__待办任务__.
根据下文这篇猫十二分类文章回答:
1. 文章称目前准确率能达到多少?
2. 超参数配置中学习率"lr"设为多少?
3. 日志文件名称定义为什么?

ResNet应用——猫十二分类

残差思想

修改输入比重构整个输出更容易(锦上添花 比 雪中送炭 容易太多)

注意

本文展现的是做此题的大概流程,准确率并不高。为提高准确率使用了迁移学习 + ResNet。此文章目前准确率能达到93.4328%

题目出自Paddle猫十二分类,但实在不习惯Paddle,故用Pytorch重新写一遍。

0. 库函数

# 路径操作
import os
# 文件操作
import shutil
# torch相关
import torch
import torch.nn as nn
import torchvision
from torchvision import transforms
from torch.autograd import Variable

# 日志
import logging

import random
import numpy as np
import matplotlib.pyplot as plt
import cv2
import math
from PIL import Image, ImageEnhance

1. 数据部分

1.1 获得数据

由于数据是paddle的需要现下载。数据

# 获取预训练模型
!wget http://paddle-imagenet-models-name.bj.bcebos.com/ResNet101_pretrained.tar
!tar -xvf ResNet101_pretrained.tar

# 解压数据集图片至当前文件夹
!unzip data/cat_12_train.zip 
!unzip data/cat_12_test.zip 
  • 统一配置超参数,待用
train_core1 = {
    # 输入大小,因各图片尺寸不一,最好能保持一致
    "input_size" : [3, 224, 224],
    # 分类数
    "class_dim" : 12,
    # 学习率
    "lr":0.0002,
    # 使用GPU
    "use_gpu": True,
    # 前期的训练轮数
    "num_epochs": 5, 
    # 当达到想要的准确率就立刻保存下来当时的模型
    "last_acc":0.4
}

1.2 初始化日志

用于记录和调试


# 设置log全局变量
global logger
logger = logging.getLogger()
logger.setLevel(logging.INFO) # 定义日志的级别。Info显示当程序运行时期望的一些信息

# 生成log文件夹
log_path = os.path.join(os.getcwd(), 'logs')
if not os.path.exists(log_path): 
    os.makedirs(log_path)

# 生成log文件
log_name = os.path.join(log_path, 'train_log')  # log文件名称定义为 train_log
fh = logging.FileHandler(log_name, mode='w')   # file handler 以 写 模式将文件分配至正确的目的地
fh.setLevel(logging.DEBUG)

# 声明日志格式
formatter = logging.Formatter("%(asctime)s - %(filename)s[line:%(lineno)d] - %(levelname)s: %(message)s") # levelname指前面添加的'INFO',message指下方添加的train_core1
fh.setFormatter(formatter)
logger.addHandler(fh)

# 记录此次运行的超参,方便日后做记录进行比对
logger.info(train_core1)

2022-02-28 10:59:26,853 - 2874012559.py[line:23] - INFO: {‘input_size’: [3, 224, 224], ‘class_dim’: 12, ‘lr’: 0.0002, ‘use_gpu’: True, ‘num_epochs’: 5, ‘last_acc’: 0.4}

日志内容不显示只保存在log文件中

1.3 分割数据集

train_ratio = 0.7
train = open('./data/train_split_list.txt', 'w')

__数据集摘录__.

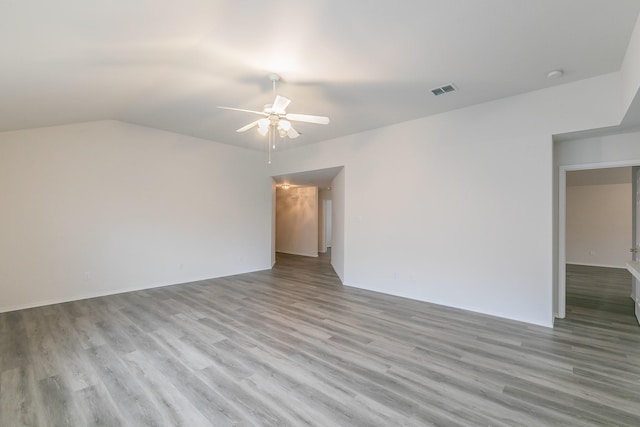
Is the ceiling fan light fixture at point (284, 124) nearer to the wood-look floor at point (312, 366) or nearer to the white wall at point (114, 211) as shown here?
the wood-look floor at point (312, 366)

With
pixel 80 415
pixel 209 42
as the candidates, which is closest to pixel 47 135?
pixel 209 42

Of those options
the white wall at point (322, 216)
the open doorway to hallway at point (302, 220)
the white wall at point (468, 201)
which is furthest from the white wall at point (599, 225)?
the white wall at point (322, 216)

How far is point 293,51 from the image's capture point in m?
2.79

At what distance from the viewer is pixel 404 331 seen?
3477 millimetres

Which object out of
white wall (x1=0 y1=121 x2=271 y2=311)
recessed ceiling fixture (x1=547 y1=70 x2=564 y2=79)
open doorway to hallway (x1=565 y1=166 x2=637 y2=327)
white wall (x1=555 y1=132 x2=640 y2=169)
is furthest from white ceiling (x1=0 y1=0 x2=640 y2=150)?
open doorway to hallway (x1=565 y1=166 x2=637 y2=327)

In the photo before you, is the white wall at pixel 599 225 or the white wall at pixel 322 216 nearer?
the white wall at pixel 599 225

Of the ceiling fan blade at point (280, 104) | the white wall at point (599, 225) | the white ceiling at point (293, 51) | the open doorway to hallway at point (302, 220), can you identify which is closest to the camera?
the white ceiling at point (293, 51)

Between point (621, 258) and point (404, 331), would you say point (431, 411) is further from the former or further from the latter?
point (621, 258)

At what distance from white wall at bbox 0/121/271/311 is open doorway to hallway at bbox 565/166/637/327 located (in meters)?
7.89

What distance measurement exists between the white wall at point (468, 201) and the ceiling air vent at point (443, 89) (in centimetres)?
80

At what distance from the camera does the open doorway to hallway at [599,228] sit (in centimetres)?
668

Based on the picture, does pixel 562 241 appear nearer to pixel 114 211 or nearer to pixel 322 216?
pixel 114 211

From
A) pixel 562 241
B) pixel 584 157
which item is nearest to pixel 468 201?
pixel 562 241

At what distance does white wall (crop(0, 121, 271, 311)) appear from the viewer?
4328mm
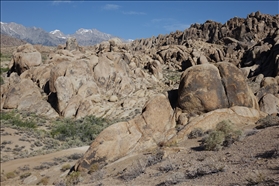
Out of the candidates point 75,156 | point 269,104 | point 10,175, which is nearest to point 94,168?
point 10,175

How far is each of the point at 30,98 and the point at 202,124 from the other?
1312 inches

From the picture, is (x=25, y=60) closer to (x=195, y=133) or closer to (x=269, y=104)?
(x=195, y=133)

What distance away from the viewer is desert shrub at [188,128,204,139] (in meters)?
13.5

==

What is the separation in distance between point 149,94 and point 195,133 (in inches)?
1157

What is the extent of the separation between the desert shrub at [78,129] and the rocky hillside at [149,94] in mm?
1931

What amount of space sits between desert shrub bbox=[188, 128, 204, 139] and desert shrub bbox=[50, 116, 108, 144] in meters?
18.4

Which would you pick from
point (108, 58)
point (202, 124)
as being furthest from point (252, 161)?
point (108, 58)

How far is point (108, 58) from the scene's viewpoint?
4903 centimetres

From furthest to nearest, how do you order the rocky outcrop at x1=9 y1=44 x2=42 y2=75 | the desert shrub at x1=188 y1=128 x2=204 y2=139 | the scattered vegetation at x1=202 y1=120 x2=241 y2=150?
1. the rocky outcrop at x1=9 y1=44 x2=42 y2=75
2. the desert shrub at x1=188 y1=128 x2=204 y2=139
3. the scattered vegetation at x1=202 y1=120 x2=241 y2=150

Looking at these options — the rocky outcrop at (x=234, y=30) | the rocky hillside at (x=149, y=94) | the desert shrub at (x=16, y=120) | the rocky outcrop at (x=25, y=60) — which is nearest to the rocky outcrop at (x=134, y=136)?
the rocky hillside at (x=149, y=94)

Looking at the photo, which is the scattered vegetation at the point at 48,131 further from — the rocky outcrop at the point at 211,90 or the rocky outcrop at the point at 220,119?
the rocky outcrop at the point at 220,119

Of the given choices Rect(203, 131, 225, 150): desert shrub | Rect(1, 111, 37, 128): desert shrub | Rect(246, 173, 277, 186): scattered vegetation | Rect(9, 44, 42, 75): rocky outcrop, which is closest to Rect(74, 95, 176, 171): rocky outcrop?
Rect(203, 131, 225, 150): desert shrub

__结果如下__.
1. 93.4328%
2. 0.0002
3. train_log